Raycast-based (ClientCast) hitboxes (currently using this one) or part-based hitboxes?
Depends entirely on your use case. That being said, almost every use case that isn’t a melee-weapon would probably be better with a Part-based hitbox.
I’ve noticed that a lot of developers use part-based hitboxes for melee combat (like martial arts or sword fighting), and raycasts for ranged attacks such as Bezier curve projectiles. I’m currently working on a sword combat system. Do you think I should continue using a raycast-based system? It has good hit detection but less optimized i think, well i didn’t tried really good part based hitboxes, my experience is hitboxes with .Touched function, that enables on attack, hitbox was on sword itself, it was awful experience
I haven’t tested it, but an event based system like what you’ll get from using .Touched will likely be far more costly and it will be deferred, so you’ll have delay in your attack, if even only for about a frame.
It is far better to use a raycast based system for most any active collision checks, .Touched would really only be useful for passive situations. Because raycasts are instant it’ll be faster and you’ll get way more information to use related to the collision for use in determining the result of a collision as well.
What’s with the “Touched events are bad” stigma on here?
Touch event performance is pretty good, it’s something the engine already computes, and at most it’s behind by one frame from spatial queries at detection. Sometimes it’s even a frame ahead as it detects collisions that other methods would not be able to, as the part might be not visibly overlapping.
Of course, if you’re doing some instant hit checking where you’d want to be able to query hits immediately, spatial queries/raycasts would be better.
But for general melee weapon hitboxes, Touched will work just fine and be more performant (as you’re not constantly querying hits).
It isn’t better to use :GetPartBoundsInBox instead of .Touched event?
Depends on your use case, if it’s for something like an AoE attack that just needs to query once immediately, then yes.
Otherwise, no. It’ll be more expensive for practically no benefit in most circumstances.
Sorry that the question is off topic, but since you are an experienced developer, I would like to know if you know how to fix the problem that changing Mesh textures on mobile devices is displayed with a bug that the Part itself becomes visible for a couple of seconds without Mesh, on PC devices everything is OK
So for example we have mesh textures
local textures = { -- Slash
'rbxassetid://8821193347', --1
'rbxassetid://8821230983', --2
'rbxassetid://8821246947', --3
'rbxassetid://8821254467', --4
'rbxassetid://8821272181', --5
'rbxassetid://8821280832', --6
'rbxassetid://8821300395', --7
'rbxassetid://8821311218', --8
'rbxassetid://8896641723', --9
}
and here is the code that changes it on slash mesh
local count = 1
local connection
connection = game["Run Service"].RenderStepped:Connect(function()

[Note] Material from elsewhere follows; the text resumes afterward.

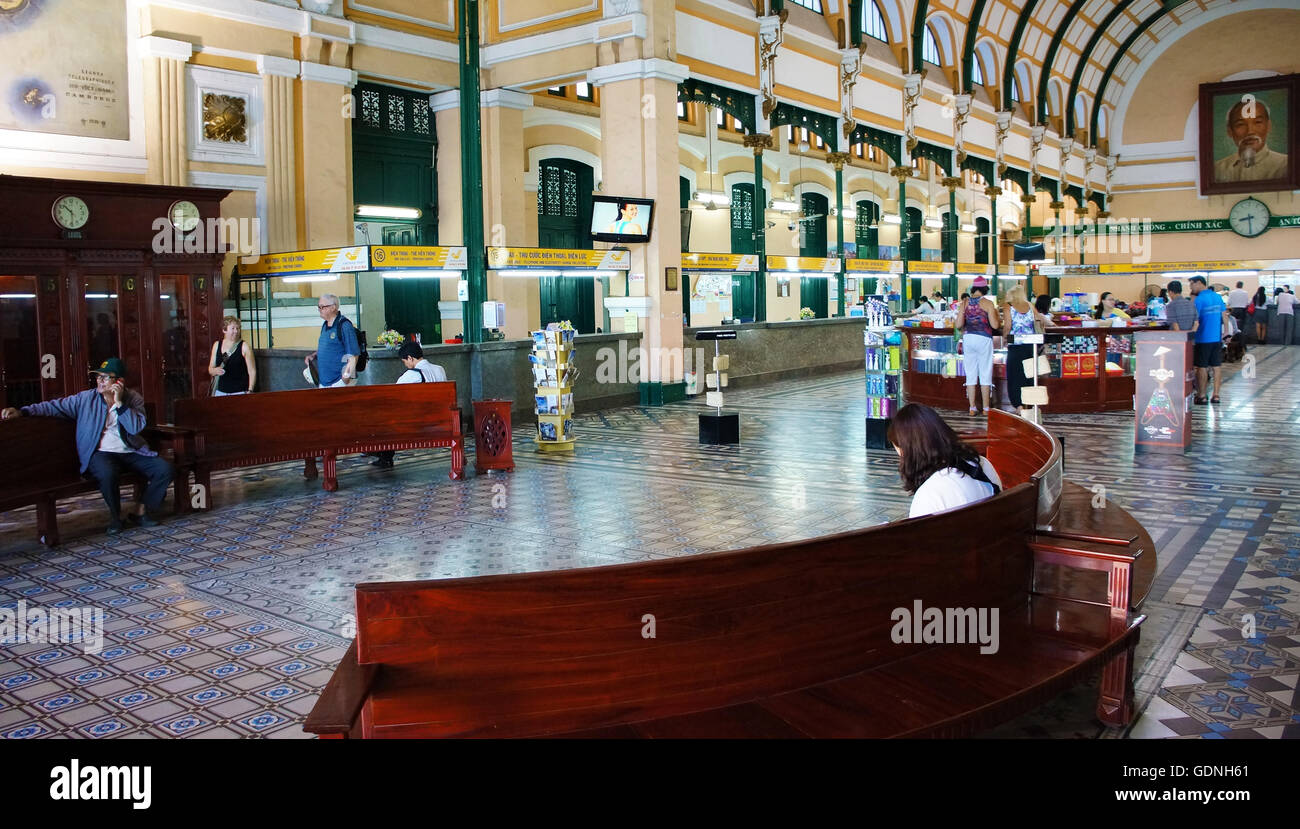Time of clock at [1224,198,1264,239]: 8:29
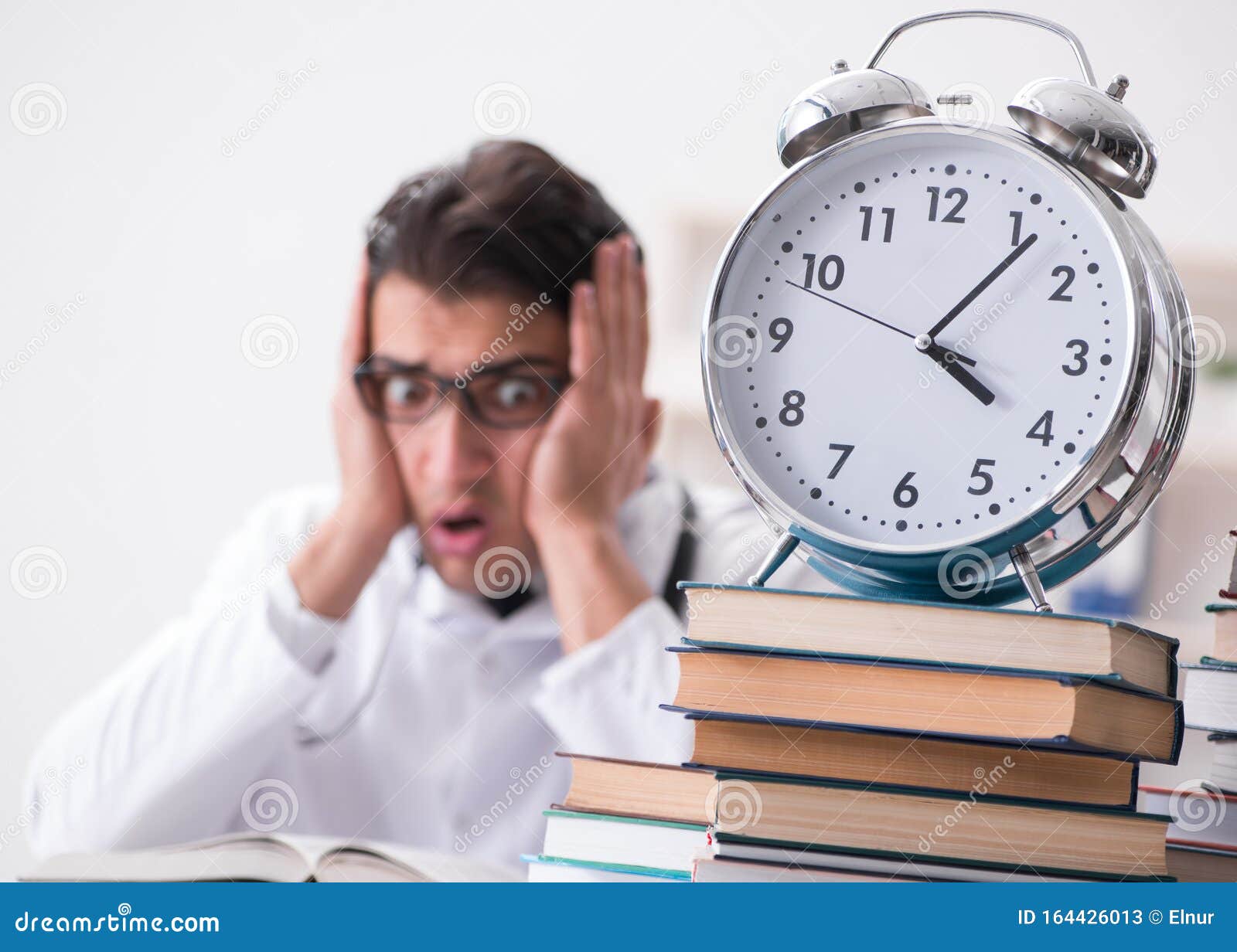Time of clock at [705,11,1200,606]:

m.Mesh.TextureId = textures[count]
count = count + 1
if count > #textures then
count = 1
connection:Disconnect()
end
end)
If you want i can show you the issue on video if you can try to help me with it
You might want to preload the textures using ContentProvider:PreloadAsync()
.
If that doesn’t fix your issue, you should create a new topic, and we can continue from there.
Sadly it didn’t help, here’s a new topic
In fairness, I didn’t say they were bad. I just don’t like them for the use case asked due to the drawbacks. The delay from being deferred being a big issue for me, but I also just don’t like managing a connection to an event just for melee combat.
If I trigger an event via input like a mouse click, I expect to run the check in that thread and return a result, at most keeping that thread alive for a few frames to run a sweep check with the animation, but at the end I would expect a result.
I don’t really get that with a .Touched event, as I either need to set it up inside the input event to then keep alive for X time and disconnect (unnecessary overhead in memory and set up cost) or I set up once and keep a constant track of the connection (this forces unnecessary state management) and flag when the .Touched event should react to hits with a boolean lock, which would also require state management.
Unless you really need it, it’s just a less ideal solution, but that doesn’t mean it’s bad.